Глаза Кмицица сверкнули гневом, но и в ней закипела кровь Биллевичей.
– Беснуйся, пан Анджей, скрежещи зубами, – смело продолжала она, – я тебя не испугаюсь, хоть я одна, а у тебя целая хоругвь разбойников, невинность моя мне защитой! Ты думаешь, я не знаю, что вы в Любиче портреты перестреляли и девушек водили в дом для распутства? Это ты меня не знаешь, коли думаешь, что я покорно смолчу. Я хочу, чтобы ты стал достойным человеком, и требовать этого мне не запретит никакое завещание. Да и дед мой завещал, чтобы я стала женой только человека достойного…

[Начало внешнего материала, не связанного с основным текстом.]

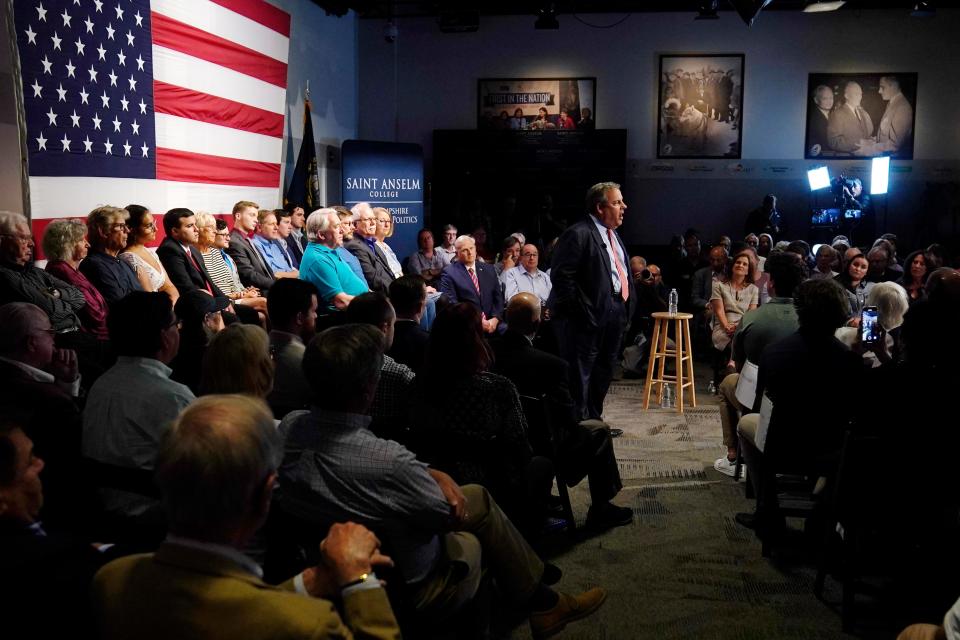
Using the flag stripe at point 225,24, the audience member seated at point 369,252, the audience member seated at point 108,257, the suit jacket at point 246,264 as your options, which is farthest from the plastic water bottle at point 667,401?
the flag stripe at point 225,24

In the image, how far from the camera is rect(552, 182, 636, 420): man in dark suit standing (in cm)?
555

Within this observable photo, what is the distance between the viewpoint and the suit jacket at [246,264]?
725 centimetres

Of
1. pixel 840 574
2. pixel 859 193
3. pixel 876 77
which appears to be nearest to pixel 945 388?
pixel 840 574

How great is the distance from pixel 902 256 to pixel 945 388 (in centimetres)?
1027

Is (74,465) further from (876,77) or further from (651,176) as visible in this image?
(876,77)

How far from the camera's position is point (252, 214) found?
7680mm

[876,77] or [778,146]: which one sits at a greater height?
[876,77]

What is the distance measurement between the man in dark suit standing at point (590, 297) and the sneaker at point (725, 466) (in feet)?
2.84

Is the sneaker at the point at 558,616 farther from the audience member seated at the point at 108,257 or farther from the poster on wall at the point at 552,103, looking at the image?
the poster on wall at the point at 552,103

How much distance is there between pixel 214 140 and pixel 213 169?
0.26 m

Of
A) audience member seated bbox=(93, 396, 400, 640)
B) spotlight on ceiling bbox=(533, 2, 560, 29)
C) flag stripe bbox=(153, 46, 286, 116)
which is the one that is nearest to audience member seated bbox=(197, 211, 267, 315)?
flag stripe bbox=(153, 46, 286, 116)

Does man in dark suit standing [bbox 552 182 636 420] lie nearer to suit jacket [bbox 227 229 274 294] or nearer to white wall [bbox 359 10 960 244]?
suit jacket [bbox 227 229 274 294]

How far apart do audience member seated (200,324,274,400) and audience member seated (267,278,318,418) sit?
581 millimetres

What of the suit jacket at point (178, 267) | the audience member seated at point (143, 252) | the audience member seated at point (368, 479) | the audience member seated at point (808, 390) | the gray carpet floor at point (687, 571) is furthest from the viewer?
the suit jacket at point (178, 267)
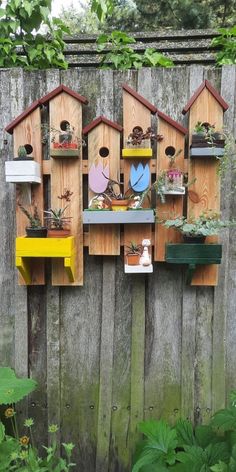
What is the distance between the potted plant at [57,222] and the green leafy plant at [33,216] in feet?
0.16

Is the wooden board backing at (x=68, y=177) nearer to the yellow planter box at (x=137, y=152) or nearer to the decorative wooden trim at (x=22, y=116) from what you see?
the decorative wooden trim at (x=22, y=116)

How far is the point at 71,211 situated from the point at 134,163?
42cm

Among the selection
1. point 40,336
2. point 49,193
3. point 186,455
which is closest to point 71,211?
point 49,193

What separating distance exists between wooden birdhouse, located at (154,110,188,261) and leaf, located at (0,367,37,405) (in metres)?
0.93

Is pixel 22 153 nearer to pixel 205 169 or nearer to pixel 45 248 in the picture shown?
pixel 45 248

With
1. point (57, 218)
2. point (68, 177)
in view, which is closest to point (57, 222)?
point (57, 218)

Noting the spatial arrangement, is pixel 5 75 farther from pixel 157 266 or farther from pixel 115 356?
pixel 115 356

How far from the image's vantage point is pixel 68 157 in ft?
6.71

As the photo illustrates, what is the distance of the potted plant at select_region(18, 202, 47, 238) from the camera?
200 centimetres

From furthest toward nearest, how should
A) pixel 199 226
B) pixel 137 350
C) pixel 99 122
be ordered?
pixel 137 350 → pixel 99 122 → pixel 199 226

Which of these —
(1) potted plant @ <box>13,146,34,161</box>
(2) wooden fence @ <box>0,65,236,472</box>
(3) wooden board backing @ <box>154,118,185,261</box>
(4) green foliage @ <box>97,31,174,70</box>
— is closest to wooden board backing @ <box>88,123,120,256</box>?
(2) wooden fence @ <box>0,65,236,472</box>

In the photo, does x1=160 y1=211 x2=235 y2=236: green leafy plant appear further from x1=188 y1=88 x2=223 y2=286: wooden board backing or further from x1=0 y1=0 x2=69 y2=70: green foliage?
x1=0 y1=0 x2=69 y2=70: green foliage

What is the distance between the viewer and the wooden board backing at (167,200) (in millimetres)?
2033

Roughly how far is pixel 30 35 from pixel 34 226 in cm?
109
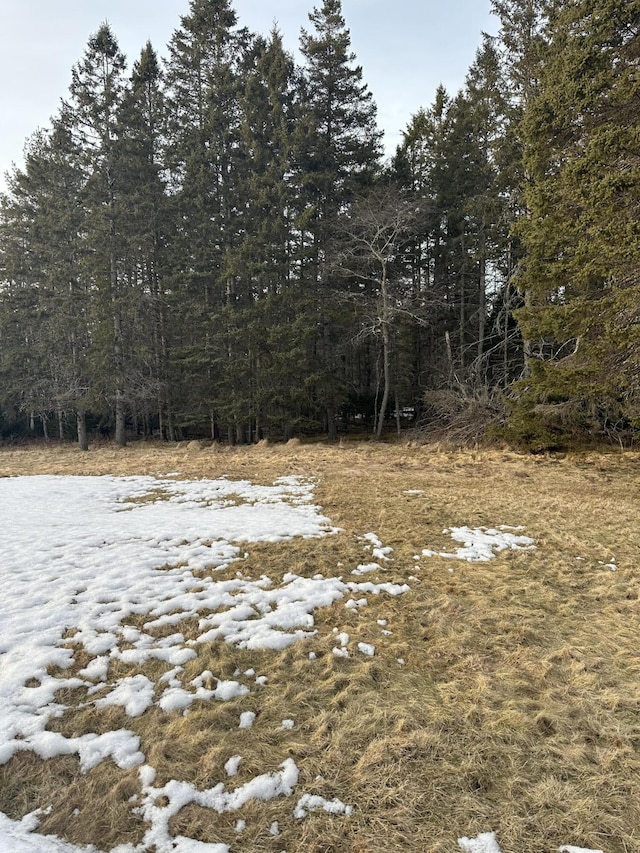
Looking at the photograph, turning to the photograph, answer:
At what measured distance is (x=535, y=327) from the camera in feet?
33.2

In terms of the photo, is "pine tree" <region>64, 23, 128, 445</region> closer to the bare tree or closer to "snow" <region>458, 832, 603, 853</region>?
the bare tree

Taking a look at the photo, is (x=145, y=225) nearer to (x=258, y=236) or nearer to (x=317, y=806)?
(x=258, y=236)

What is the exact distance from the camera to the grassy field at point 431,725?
70.9 inches

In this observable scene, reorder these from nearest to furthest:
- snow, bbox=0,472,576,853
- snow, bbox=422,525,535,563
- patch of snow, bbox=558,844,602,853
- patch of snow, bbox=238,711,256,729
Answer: patch of snow, bbox=558,844,602,853 → snow, bbox=0,472,576,853 → patch of snow, bbox=238,711,256,729 → snow, bbox=422,525,535,563

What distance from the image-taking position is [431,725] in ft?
7.75

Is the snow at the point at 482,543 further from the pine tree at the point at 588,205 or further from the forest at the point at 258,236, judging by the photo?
the forest at the point at 258,236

Кмициц, видно, устыдился бесчинств в Любиче, потому что, потупя взор и понизив голос, спросил:
– Кто тебе сказал об этой стрельбе?
– Вся шляхта в округе об этом толкует.
– Я им это попомню, сермяжникам, предателям, – нахмурился Кмициц. – Но все ведь это под пьяную руку… в компании… солдаты, они ведь народ необузданный. А девок я в дом не водил.
– Я знаю, что это все эти бесстыдники, эти разбойники тебя подстрекают…
– Не разбойники они, а мои офицеры.
– Я этих твоих офицеров выгнала вон из моего дома!
Оленька ожидала взрыва негодования, а меж тем, к величайшему ее удивлению, весть об изгнании товарищей не произвела на Кмицица никакого впечатления, – напротив, он как будто даже воспрянул духом.
– Выгнала вон? – спросил он.
– Да.
– И они ушли?
– Да.
– Ей-же-ей, кавалерская у тебя удаль! Страх как мне это нравится, ведь это, знаешь, очень опасное дело – ссориться с такими людьми. Не один человек дорого за это заплатил. Но и они трепещут перед Кмицицем! Вот видишь, убрались смиренно, как овечки, вот видишь! А все почему? А потому, что меня боятся!
Тут пан Анджей посмотрел хвастливо на Оленьку и стал крутить свой ус; а ее уж вовсе рассердила и эта переменчивость, и эта похвальба не ко времени, поэтому она сказала решительно и гордо:
– Пан Анджей, выбирай между мною и ими, иначе я не могу!
Кмициц будто и не заметил той решительности, с какой говорила Оленька, и ответил небрежно, чуть ли не весело:
– А зачем мне выбирать, коль и ты моя, и они мои! Ты, панна Александра, можешь в Водоктах делать все, что тебе вздумается, но если мои товарищи не допустили здесь никакого своевольства и ничем тебя не обидели, за что же мне их выгонять? Тебе не понять, что это значит – служить под одним знаменем и вместе ходить в походы. Никакое родство так не связывает, как служба. Знай же, они мне тысячу раз спасали жизнь, и я им спасал, и сейчас, когда они без крова и пристанища и суд их преследует, я тем более должен дать им приют. Все они родовитые шляхтичи, один только Зенд темного происхождения, но такого объездчика не сыщешь во всей Речи Посполитой. А когда б ты слышала, как он подражает всяким зверям и птицам, ты бы сама его полюбила.
Тут пан Анджей рассмеялся так, точно между ними отродясь не бывало ни раздора, ни несогласия, а она даже руки заломила, видя, как ускользает из ее рук своевольная эта натура. Все, что толковала она ему о людской молве, о достоинстве, о чести, отскакивало от него, как тупая стрела от панциря. Этот солдат с непробудившейся совестью не мог понять, почему восстает она против всякой несправедливости, против всякого наглого самоуправства. Как же пронять его, как с ним говорить?